Records from a dataset:
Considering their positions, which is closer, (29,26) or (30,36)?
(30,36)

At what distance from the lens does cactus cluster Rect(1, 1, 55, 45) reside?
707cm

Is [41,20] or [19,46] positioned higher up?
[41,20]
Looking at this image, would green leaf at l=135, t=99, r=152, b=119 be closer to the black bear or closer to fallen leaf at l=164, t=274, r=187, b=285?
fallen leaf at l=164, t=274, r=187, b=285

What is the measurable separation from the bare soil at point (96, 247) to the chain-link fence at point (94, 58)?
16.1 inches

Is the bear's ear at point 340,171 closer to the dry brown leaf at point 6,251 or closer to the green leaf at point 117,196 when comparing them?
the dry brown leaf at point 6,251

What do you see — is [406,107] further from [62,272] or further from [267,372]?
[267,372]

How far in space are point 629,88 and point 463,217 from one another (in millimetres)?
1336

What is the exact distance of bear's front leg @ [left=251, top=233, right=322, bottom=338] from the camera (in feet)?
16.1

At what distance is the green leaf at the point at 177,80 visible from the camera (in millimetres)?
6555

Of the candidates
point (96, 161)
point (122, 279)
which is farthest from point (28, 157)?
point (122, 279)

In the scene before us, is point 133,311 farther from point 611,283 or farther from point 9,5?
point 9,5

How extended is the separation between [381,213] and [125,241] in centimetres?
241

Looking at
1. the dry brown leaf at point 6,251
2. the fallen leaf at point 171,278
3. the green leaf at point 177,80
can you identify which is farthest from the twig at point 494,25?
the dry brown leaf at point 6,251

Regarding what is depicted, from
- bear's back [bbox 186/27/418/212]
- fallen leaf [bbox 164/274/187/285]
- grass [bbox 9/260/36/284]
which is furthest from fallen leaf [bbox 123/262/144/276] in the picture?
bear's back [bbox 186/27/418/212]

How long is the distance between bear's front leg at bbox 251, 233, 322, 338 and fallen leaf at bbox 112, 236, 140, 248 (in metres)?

> _YOUR OBJECTIVE_
Recast the records, starting at the first one and ending at the line that contains "16.1 inches", as a two-column CSV with the columns input and output. Give one row per record, with its text under input and its answer under output, each in a single quoted field and with line breaks replaced by spaces.

> _THE OUTPUT_
input,output
"Considering their positions, which is closer, (29,26) or (30,36)?","(30,36)"
"At what distance from the lens does cactus cluster Rect(1, 1, 55, 45) reside?","707cm"
"Is [41,20] or [19,46] positioned higher up?","[41,20]"
"Looking at this image, would green leaf at l=135, t=99, r=152, b=119 be closer to the black bear or closer to fallen leaf at l=164, t=274, r=187, b=285?","fallen leaf at l=164, t=274, r=187, b=285"
"What is the measurable separation from the bare soil at point (96, 247) to the chain-link fence at point (94, 58)?","16.1 inches"